Monday, December 30, 2013

Close Formation: In Which Vulture 17 Reads a Huey Instrument Panel From Another Helicopter


By Vulture 17

In Viet Nam my main missions were Combat Assaults where we usually flew in five ship formations. Flights were in different configurations such as V, staggered right or left, trail, and a few others. With over 1,000 hours of combat flight time logged (and a lot more that somehow didn't get logged), we all got pretty good at formation flying to the point where we could overlap the other ships' rotor blades and at night, read the instrument panel of the other ship. It got to be second nature.

At Ft. Belvoir, I was the Peter Pilot* again. One day, we were in a two ship formation, and the A/C [aircraft commander] had us off to the right rear at about four-five rotor blade lengths out. That was the measurement we used to fly off of each other. The usual formation distance was two rotor blade lengths out.

This guy? A showoff? Hmmmm...
The A/C Asked me if I would like to give it a try.  He didn't know me that well.... 

I said "Sure!!!"  

I'm pretty sure I had a devilish grin on my face as I took the controls.  

I then proceeded to move into the 'correct' position in one smooth, sure motion.

The A/C's knuckles turned white from gripping the edge of the seat and his face turned a little pale with the look of terror on it as the two ships closed up !!  

I took up position two rotor blade lengths out and then, with more than a little glee in my voice, told him I had done it a few times before.

The poor guy relaxed a bit as we settled into the new position and I got a good chuckle for myself. A lot of pilots never got to fly formation or combat in Viet Nam.  

Did I mention I'm a bit of a show off...

* SKK here: In other words, Vulture 17 was the FNG. 


14 comments:

Fishmugger said...

Nice to know the Army had Warrants that could read. The fast movers had people to read for them.

Vulture 17 said...

At night and in weather it was safer to be in close to the other ship

Grumpy said...

"Vulture 17", are we talking about a "laundry issue", here?

Vulture 17 said...

No Laundry issue, "Commando" works well in the Jungle ! , ;-)

» WHAT NEEDS TO BE DONE
List every formation configuration the formation-flying post names for combat assault flights. None of the material that comes next has any bearing on this work.

» SUPPLIED MATERIAL
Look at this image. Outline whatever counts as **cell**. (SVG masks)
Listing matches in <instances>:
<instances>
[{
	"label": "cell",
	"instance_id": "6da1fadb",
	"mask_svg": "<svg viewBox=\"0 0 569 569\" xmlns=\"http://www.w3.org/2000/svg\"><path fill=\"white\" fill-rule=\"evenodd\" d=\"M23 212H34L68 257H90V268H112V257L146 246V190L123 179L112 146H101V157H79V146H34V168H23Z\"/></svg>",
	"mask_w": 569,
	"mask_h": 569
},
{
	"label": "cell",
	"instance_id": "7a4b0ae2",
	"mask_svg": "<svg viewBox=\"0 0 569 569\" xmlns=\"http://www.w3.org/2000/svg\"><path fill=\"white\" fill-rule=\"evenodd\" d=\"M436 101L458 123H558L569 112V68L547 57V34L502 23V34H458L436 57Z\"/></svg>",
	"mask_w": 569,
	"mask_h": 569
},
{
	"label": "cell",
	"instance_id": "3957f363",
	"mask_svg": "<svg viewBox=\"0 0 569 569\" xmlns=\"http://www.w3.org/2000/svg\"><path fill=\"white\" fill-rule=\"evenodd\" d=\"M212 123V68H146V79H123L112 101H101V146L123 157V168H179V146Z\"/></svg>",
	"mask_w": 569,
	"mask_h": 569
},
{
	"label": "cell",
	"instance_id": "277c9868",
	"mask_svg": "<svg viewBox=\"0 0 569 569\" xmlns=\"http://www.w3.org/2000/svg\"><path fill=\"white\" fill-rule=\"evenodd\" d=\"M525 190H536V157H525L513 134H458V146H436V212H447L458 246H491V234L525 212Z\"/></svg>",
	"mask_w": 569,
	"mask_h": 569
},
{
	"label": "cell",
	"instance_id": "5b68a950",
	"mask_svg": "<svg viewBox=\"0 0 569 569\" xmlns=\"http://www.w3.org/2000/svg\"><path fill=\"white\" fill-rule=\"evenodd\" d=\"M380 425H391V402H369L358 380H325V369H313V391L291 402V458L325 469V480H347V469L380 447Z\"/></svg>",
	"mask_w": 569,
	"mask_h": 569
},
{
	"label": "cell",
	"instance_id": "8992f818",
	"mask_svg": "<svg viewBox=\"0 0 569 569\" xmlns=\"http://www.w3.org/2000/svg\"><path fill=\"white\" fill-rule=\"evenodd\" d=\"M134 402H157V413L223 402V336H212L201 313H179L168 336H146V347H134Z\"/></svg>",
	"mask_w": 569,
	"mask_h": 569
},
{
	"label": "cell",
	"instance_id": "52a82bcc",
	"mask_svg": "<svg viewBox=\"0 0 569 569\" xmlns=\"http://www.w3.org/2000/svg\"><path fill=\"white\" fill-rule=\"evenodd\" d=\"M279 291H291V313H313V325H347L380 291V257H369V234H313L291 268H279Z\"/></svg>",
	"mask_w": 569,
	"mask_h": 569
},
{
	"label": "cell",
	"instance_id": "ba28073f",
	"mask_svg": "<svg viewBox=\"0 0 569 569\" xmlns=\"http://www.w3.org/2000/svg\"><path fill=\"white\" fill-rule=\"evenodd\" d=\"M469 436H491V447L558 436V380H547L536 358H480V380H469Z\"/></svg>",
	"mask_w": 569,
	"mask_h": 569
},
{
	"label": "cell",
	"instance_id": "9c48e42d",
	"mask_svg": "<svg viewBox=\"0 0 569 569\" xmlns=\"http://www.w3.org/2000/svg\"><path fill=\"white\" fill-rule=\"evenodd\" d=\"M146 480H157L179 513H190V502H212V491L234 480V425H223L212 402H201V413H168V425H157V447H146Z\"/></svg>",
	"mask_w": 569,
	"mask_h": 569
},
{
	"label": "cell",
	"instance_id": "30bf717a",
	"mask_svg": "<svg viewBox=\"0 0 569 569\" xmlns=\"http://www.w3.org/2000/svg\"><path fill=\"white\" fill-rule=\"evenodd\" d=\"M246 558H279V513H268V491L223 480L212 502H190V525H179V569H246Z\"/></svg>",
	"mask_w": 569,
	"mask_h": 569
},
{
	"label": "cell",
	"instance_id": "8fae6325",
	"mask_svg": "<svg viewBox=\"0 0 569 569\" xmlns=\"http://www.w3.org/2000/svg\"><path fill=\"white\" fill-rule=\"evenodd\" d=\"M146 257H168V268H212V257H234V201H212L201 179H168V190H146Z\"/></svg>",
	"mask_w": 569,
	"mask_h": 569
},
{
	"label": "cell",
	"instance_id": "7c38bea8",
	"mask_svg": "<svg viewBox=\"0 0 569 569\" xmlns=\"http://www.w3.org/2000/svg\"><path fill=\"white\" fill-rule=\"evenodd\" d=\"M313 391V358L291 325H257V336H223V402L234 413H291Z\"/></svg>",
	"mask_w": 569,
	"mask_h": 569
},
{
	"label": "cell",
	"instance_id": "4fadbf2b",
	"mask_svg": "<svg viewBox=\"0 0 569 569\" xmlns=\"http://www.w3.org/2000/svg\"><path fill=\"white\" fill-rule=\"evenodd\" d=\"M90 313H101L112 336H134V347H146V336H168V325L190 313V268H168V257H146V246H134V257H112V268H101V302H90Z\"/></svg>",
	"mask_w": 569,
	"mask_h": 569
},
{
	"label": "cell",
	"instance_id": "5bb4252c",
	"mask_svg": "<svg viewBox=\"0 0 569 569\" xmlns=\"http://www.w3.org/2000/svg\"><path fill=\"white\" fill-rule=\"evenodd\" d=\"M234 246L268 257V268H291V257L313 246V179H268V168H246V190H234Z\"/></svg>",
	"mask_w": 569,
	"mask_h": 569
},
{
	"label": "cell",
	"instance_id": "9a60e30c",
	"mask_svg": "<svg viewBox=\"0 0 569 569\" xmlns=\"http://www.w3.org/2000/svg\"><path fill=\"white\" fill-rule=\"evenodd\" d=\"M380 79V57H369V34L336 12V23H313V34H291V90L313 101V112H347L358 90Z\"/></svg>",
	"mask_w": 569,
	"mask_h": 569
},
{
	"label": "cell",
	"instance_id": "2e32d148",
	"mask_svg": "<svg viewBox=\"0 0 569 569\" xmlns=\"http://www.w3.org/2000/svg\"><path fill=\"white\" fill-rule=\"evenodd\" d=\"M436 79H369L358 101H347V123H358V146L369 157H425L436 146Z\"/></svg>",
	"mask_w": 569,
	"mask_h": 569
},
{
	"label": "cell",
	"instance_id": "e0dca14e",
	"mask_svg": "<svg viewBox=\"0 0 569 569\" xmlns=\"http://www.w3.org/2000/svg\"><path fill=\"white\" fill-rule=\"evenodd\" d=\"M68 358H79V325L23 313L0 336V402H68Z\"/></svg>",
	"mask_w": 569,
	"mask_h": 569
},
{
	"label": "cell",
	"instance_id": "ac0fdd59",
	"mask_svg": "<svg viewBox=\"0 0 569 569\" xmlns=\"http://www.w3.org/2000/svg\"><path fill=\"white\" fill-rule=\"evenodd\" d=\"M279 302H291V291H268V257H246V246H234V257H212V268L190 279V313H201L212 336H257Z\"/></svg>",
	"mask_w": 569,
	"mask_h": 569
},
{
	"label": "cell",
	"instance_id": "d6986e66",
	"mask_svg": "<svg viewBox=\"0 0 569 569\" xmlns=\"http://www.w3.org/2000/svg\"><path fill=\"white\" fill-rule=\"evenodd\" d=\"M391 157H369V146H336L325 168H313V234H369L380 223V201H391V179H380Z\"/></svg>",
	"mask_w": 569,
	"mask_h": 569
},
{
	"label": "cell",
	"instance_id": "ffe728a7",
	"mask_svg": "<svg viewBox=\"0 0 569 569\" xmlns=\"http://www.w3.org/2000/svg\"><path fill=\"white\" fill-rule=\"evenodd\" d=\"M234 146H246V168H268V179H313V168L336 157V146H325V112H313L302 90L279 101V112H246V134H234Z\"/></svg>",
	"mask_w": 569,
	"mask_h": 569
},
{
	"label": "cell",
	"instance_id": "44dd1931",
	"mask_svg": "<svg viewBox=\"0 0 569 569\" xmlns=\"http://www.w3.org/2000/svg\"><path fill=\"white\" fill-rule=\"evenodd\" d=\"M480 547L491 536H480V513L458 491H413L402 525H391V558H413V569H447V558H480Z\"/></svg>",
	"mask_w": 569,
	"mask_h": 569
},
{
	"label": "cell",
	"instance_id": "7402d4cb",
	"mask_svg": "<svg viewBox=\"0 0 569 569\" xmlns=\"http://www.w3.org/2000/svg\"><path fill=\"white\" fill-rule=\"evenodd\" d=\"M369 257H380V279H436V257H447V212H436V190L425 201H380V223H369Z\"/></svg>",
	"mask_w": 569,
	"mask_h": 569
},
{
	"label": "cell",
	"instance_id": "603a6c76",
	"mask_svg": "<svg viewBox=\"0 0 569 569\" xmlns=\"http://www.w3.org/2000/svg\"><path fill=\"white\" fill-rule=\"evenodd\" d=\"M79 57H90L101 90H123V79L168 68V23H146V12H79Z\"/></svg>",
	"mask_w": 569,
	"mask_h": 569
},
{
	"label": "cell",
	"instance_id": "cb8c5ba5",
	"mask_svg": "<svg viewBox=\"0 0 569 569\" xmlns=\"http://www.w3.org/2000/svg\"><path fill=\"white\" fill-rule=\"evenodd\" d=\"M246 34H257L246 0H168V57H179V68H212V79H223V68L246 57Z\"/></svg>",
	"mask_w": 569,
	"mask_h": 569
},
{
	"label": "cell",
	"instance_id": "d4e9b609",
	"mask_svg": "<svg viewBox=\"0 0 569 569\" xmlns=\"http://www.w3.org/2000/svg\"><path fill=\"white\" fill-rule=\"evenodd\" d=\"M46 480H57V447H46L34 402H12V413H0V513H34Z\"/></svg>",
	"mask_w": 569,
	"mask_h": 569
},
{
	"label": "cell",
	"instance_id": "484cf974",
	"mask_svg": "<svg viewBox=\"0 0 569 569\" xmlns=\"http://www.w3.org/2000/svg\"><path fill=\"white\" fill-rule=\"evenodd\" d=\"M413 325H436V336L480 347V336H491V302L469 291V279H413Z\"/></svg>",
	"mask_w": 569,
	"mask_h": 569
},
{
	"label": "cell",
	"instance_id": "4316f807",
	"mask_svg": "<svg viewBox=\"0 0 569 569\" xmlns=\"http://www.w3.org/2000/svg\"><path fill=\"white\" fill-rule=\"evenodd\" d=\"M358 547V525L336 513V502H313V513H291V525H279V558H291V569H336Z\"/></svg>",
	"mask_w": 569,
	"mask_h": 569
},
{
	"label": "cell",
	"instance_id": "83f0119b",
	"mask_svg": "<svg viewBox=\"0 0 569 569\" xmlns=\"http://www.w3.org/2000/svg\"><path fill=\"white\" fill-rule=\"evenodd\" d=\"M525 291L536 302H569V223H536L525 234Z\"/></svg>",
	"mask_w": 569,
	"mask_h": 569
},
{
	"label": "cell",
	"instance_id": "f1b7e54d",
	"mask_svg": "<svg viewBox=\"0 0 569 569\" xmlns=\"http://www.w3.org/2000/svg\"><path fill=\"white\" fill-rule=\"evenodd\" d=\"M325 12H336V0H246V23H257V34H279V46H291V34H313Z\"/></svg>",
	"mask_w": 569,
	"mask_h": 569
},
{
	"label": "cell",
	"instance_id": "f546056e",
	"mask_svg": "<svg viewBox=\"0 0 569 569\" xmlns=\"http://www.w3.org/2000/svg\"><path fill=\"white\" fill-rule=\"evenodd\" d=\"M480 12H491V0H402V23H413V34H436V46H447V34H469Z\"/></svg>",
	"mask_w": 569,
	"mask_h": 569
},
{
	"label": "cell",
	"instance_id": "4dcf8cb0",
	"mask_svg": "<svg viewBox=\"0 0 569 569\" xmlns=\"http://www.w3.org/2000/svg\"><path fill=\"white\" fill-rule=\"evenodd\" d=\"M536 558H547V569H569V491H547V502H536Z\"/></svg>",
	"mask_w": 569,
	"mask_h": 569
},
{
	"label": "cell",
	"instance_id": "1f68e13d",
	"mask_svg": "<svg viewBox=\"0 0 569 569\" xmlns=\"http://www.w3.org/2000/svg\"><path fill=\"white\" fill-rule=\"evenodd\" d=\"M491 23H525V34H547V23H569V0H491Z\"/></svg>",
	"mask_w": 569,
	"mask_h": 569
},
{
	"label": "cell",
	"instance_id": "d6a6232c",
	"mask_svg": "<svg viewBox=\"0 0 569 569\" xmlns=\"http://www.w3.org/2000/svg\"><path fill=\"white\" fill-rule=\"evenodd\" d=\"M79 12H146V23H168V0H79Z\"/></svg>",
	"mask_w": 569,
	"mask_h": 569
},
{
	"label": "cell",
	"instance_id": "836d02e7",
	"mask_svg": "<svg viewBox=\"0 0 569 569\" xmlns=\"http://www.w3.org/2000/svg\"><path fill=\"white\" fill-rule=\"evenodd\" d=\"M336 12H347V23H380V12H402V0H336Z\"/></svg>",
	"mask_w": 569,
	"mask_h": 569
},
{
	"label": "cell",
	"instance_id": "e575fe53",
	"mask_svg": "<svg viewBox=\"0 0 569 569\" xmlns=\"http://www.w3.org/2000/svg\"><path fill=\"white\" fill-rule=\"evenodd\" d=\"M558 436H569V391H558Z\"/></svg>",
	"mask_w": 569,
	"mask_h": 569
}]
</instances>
---
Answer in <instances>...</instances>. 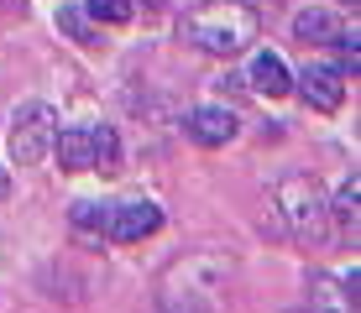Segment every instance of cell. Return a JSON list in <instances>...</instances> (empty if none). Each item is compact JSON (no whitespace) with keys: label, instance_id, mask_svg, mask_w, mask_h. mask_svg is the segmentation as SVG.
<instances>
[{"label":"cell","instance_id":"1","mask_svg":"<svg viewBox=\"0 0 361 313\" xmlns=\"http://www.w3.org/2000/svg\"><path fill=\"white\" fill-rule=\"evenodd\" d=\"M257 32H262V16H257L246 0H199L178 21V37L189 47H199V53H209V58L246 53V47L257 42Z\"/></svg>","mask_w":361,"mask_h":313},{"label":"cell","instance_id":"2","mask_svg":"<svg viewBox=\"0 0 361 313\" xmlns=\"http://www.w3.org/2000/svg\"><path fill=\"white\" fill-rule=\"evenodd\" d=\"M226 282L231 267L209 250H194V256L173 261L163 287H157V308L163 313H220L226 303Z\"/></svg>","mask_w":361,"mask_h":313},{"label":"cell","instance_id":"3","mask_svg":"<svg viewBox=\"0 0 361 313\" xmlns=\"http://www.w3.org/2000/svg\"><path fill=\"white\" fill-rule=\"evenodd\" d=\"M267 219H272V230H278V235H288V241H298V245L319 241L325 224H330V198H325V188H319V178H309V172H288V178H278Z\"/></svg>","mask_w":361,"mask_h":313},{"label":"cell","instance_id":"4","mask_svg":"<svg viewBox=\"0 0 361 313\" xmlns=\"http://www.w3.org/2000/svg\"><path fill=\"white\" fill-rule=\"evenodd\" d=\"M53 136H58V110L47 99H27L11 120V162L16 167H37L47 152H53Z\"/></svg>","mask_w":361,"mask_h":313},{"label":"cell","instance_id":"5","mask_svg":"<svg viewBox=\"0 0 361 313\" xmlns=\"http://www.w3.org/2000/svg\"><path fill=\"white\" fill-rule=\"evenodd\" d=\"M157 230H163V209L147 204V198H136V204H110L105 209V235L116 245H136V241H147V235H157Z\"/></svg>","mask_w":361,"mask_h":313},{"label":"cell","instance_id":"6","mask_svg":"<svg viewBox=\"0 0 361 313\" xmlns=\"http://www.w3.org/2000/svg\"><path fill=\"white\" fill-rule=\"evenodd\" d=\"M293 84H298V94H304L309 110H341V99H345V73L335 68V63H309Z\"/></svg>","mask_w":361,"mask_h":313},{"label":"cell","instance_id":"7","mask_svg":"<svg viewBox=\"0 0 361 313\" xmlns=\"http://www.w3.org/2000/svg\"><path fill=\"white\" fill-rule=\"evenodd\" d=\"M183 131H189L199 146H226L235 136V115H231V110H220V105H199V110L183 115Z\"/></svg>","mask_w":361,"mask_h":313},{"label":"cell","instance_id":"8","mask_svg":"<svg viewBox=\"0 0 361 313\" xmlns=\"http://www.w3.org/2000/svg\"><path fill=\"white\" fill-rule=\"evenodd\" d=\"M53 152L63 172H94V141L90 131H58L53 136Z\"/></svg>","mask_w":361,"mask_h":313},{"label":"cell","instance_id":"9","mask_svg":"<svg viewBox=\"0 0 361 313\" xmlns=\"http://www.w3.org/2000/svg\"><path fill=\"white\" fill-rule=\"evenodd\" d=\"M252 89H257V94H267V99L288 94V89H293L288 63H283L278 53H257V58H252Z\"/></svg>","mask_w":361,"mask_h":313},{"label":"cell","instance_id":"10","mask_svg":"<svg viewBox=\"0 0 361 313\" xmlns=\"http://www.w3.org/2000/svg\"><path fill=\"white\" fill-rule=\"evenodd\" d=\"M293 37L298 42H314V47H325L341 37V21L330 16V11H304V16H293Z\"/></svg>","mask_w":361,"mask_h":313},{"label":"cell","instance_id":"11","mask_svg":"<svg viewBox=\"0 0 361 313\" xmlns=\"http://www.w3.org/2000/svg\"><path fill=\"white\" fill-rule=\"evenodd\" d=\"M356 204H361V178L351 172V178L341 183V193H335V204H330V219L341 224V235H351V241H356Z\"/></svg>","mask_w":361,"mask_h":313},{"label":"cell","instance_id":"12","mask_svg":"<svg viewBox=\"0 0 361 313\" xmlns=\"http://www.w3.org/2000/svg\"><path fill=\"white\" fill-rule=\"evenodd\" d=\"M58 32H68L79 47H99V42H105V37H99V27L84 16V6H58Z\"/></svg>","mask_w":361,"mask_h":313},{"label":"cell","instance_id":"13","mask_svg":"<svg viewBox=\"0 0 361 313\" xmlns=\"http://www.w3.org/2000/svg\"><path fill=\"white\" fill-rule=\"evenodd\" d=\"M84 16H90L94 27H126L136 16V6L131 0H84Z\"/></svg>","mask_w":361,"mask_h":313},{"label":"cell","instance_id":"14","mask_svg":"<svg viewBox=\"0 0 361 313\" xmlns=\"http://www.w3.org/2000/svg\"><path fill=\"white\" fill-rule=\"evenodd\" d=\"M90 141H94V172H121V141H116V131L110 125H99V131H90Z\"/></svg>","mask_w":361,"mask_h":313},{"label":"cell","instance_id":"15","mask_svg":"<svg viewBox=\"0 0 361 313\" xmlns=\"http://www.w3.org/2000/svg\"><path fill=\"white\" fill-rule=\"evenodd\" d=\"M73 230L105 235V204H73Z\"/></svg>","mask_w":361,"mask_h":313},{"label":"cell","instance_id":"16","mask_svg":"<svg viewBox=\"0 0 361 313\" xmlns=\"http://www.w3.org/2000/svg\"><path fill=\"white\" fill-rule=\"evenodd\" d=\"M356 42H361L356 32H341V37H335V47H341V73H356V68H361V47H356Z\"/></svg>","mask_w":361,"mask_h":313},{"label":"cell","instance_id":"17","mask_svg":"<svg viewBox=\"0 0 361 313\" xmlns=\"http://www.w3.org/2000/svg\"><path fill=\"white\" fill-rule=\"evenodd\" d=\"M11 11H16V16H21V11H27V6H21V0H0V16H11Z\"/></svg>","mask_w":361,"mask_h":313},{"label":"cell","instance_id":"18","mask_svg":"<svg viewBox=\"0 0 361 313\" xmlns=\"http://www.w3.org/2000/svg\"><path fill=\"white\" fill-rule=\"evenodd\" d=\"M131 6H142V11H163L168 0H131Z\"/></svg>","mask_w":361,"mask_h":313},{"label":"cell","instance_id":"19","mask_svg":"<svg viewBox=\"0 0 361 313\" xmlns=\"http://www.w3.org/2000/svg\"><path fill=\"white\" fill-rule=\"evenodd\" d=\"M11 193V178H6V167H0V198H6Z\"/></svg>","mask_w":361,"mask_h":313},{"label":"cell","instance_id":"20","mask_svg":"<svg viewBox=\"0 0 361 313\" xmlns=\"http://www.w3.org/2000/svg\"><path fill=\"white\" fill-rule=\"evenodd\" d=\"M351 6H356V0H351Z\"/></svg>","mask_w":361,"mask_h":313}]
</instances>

» EXERCISE SOLUTION
V, staggered right, staggered left, trail